Question

A block of mass 'm' moving on a frictionless surface at speed 'v' collides elastically with a block of same mass, initially at rest. Now the first block moves at an angle 'θ' with its initial direction and has speed 'v₁'. The speed of the second block after collision is ______.

Options

• `sqrt("v"_1^2 - "v"^2)`

• `sqrt("v"^2 - "v"_1^2)`

• `sqrt("v"^2 + "v"_1^2)`

• `sqrt("v" - "v"_1)`

Answer 1

A block of mass 'm' moving on a frictionless surface at speed 'v' collides elastically with a block of same mass, initially at rest.
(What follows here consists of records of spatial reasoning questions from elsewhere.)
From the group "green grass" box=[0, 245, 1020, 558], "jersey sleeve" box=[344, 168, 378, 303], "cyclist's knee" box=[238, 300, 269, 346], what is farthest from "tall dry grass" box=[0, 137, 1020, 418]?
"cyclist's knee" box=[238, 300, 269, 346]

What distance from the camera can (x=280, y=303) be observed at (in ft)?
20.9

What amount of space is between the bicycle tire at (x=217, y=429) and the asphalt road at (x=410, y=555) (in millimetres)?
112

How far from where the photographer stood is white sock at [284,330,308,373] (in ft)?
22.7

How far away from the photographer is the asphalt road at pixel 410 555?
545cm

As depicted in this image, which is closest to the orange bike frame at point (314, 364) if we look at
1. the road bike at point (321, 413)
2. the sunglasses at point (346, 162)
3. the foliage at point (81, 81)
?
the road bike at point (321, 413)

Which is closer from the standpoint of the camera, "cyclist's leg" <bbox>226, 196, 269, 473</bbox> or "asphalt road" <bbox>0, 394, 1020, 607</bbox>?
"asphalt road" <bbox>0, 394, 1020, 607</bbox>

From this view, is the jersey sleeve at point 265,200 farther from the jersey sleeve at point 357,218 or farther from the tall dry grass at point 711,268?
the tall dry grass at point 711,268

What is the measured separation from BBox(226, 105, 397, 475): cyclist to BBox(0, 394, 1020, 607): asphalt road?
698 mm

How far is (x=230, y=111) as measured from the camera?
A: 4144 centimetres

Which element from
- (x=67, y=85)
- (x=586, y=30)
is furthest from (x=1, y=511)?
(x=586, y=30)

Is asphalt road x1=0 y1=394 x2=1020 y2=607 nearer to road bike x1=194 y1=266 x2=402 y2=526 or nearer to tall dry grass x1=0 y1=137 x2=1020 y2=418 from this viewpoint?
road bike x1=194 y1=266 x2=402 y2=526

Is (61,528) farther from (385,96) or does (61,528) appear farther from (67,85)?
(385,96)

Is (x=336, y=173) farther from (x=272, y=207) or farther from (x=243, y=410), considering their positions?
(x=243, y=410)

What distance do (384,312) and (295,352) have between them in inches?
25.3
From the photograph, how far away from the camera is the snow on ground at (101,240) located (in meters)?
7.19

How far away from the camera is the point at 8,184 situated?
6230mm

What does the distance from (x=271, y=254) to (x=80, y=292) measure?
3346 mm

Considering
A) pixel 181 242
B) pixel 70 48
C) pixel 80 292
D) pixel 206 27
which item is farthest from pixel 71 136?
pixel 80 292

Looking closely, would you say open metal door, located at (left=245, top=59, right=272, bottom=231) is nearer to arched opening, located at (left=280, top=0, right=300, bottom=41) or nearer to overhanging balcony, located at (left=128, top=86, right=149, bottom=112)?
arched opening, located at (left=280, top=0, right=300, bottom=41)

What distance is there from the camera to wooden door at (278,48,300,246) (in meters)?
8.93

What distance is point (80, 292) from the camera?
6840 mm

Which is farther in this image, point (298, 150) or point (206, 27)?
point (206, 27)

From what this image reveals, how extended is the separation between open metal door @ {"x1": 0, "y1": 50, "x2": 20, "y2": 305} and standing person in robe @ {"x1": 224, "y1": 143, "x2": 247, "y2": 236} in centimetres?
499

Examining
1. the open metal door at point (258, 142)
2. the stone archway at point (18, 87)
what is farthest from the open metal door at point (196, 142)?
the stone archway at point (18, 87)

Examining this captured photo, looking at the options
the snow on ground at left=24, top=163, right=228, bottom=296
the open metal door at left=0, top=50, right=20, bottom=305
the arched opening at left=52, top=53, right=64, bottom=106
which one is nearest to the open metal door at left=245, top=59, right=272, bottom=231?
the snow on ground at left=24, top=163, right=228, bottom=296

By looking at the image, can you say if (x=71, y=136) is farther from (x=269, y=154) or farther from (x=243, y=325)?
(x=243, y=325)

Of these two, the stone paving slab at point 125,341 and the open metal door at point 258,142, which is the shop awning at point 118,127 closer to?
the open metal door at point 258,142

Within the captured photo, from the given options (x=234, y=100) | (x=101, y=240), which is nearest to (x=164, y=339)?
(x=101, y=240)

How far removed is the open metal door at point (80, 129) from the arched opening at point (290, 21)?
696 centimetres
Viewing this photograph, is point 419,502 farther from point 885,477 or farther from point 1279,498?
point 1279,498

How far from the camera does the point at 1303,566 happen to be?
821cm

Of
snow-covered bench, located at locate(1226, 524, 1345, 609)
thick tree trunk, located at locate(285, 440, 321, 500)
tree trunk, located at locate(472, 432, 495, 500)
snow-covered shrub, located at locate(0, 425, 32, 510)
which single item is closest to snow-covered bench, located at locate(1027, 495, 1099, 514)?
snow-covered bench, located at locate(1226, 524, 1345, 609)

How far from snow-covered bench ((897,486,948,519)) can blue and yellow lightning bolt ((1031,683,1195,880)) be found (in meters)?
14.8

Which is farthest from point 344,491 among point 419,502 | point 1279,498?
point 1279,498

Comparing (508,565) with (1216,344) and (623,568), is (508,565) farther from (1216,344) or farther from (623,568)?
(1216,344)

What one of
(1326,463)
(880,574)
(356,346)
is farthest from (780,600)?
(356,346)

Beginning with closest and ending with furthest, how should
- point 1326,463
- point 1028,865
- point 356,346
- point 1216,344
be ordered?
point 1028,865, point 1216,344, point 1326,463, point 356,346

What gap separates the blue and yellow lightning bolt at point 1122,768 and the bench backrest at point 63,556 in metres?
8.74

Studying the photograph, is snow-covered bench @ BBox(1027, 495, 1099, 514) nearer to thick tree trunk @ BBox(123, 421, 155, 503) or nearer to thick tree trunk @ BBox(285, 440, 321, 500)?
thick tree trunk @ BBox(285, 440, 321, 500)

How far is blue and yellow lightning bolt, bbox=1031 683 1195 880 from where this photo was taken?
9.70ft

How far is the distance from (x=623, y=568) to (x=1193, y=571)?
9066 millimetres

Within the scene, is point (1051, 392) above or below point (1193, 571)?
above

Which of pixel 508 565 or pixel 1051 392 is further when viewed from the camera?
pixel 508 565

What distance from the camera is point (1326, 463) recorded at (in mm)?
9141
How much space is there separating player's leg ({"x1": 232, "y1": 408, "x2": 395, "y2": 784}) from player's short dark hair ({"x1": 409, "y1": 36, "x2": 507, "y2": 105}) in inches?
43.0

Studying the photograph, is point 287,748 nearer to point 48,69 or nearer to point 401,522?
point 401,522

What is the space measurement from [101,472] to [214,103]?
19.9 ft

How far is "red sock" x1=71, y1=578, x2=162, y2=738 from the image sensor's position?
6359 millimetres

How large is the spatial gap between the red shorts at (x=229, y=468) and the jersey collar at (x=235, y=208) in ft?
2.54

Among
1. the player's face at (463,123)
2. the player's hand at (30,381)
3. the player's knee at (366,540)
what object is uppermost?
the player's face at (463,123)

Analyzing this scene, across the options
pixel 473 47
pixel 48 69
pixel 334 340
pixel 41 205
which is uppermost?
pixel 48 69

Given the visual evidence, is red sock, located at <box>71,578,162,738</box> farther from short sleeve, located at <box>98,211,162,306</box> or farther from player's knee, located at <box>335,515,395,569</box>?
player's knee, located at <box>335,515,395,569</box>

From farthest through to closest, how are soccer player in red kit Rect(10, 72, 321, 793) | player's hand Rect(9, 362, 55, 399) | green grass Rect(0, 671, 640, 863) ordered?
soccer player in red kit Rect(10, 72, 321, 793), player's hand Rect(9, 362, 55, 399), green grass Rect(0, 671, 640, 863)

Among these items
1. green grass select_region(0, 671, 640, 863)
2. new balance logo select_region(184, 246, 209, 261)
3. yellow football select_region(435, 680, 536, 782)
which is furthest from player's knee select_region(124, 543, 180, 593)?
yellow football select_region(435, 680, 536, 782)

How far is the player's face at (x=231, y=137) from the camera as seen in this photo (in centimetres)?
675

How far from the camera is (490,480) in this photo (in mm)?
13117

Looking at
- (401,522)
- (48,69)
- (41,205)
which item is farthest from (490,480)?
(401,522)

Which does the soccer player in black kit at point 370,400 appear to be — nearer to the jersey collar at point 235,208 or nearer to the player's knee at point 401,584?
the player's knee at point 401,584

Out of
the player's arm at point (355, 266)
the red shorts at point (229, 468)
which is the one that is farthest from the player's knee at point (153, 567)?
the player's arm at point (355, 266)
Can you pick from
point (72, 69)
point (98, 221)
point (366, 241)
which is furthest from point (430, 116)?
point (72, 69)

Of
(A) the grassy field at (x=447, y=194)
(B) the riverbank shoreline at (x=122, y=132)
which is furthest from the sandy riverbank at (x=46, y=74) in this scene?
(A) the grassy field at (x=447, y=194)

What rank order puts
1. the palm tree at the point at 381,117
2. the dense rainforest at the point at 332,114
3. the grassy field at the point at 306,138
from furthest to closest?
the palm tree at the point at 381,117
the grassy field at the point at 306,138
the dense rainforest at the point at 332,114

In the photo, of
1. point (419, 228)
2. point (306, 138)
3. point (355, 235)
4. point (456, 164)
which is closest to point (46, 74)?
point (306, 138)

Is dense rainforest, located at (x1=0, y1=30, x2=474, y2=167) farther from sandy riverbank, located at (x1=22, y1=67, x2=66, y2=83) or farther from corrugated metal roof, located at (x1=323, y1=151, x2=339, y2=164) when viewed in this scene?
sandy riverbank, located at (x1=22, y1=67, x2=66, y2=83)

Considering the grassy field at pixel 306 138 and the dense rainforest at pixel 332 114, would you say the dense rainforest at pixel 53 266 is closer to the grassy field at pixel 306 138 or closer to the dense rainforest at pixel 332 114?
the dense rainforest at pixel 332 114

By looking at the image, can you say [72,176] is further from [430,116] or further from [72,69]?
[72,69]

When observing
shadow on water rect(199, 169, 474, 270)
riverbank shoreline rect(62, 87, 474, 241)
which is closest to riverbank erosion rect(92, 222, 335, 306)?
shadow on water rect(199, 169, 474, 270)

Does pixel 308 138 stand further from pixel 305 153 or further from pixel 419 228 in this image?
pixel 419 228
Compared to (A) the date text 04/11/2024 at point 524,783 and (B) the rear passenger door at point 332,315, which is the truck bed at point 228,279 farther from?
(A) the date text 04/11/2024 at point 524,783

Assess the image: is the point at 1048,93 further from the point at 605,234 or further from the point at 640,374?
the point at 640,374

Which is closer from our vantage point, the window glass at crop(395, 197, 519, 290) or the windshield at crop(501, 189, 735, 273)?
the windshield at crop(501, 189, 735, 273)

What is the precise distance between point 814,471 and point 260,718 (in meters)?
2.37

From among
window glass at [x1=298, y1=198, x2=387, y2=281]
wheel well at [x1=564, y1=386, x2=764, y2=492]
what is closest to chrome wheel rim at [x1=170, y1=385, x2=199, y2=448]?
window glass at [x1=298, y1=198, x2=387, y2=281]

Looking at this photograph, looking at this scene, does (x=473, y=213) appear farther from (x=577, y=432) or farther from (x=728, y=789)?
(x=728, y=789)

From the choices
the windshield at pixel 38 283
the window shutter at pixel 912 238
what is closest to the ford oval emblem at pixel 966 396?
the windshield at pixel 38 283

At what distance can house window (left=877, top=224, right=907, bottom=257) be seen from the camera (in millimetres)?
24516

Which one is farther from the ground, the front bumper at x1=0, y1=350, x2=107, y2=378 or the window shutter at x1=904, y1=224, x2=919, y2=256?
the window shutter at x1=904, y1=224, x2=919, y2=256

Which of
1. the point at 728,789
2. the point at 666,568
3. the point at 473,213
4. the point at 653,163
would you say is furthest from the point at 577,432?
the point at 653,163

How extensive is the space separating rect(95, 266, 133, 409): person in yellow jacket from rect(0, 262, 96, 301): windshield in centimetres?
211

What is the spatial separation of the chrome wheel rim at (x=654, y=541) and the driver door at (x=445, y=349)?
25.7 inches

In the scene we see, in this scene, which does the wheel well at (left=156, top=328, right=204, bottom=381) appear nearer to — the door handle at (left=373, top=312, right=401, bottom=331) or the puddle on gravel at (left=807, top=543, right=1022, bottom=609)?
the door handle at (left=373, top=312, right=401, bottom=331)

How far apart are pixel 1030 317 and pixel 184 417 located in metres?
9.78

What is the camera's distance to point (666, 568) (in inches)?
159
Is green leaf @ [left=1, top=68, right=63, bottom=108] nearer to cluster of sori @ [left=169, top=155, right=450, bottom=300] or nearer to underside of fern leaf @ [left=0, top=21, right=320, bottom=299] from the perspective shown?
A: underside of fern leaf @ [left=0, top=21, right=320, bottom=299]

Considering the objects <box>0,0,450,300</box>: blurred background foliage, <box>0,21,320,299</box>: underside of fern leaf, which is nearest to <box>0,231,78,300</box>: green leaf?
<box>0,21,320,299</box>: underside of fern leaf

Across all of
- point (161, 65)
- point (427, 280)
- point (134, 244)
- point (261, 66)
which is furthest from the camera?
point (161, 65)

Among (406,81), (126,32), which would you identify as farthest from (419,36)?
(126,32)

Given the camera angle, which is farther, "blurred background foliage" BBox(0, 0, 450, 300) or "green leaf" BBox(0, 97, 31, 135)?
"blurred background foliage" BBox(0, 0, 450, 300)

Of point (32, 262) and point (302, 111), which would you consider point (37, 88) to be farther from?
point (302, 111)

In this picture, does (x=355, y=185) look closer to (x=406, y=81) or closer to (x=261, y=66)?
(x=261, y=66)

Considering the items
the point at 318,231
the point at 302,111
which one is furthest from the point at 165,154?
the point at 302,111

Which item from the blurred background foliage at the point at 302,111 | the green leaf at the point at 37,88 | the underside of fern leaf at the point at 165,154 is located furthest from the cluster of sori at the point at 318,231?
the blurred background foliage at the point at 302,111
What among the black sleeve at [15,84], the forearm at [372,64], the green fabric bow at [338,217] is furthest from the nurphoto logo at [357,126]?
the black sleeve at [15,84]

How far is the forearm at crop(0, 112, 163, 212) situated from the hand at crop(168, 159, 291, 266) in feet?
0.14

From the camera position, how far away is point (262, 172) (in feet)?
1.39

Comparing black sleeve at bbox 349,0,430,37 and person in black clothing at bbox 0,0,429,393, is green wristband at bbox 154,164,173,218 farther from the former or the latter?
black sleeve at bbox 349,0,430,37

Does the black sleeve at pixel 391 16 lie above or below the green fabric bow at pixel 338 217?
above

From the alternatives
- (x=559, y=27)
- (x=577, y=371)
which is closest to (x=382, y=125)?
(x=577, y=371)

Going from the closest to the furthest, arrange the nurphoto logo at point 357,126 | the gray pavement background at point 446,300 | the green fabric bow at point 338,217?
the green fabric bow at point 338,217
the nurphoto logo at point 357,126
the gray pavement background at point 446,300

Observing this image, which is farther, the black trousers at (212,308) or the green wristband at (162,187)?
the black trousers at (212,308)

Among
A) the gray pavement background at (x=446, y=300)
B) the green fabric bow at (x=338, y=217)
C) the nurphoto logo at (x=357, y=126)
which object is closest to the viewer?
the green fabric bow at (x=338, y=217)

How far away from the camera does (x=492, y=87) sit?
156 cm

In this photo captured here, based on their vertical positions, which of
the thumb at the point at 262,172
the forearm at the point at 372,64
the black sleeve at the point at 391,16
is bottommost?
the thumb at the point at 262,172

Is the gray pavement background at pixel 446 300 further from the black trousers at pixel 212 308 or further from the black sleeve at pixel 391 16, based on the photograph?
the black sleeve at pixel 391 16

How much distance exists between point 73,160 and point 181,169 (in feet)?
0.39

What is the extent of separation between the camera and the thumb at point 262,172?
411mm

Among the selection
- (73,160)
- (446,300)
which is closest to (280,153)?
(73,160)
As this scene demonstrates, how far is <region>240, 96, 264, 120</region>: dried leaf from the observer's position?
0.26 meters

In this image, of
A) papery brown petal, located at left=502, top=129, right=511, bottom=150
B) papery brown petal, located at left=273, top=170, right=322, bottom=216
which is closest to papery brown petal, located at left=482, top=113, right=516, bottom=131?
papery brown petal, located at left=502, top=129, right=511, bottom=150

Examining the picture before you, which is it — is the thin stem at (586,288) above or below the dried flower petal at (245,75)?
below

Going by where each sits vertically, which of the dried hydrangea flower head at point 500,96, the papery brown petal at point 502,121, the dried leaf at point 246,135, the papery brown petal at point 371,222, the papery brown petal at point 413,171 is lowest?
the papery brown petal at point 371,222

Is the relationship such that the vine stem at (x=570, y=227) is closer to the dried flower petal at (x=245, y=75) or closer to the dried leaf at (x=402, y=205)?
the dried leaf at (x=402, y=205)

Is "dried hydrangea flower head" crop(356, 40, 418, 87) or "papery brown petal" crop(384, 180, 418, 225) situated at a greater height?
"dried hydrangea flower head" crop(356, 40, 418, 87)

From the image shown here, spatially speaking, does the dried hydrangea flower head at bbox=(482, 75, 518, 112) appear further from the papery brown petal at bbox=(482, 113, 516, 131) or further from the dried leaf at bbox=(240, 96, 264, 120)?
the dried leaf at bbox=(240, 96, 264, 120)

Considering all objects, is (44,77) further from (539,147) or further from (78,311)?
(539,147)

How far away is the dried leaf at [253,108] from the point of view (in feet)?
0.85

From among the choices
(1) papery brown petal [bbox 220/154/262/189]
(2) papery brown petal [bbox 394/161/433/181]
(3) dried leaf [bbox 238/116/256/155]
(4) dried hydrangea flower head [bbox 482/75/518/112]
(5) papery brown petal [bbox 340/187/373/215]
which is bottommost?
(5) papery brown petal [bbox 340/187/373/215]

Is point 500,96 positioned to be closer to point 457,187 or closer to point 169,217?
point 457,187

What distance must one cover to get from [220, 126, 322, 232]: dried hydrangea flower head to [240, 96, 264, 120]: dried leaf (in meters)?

Now the first block moves at an angle 'θ' with its initial direction and has speed 'v₁'. The speed of the second block after collision is `underline(sqrt("v"^2 - "v"_1^2))`.

Explanation:

The situation can be shown as

Applying law of conservation of kinetic energy,

KE (before collision)= KE (after collision)

`1/2 "mv"^2 + 1/2 "m"(0)^2 = 1/2"mv"_1^2 + 1/2 "mv"_2^2`

`=> "v"^2 = "v"_1^2 + "v"_2^2`

`=> "v"_2 = sqrt("v"^2 - "v"_1^2)`

Thus, the velocity of second block after collision is `sqrt("v"^2 - "v"_1^2)`.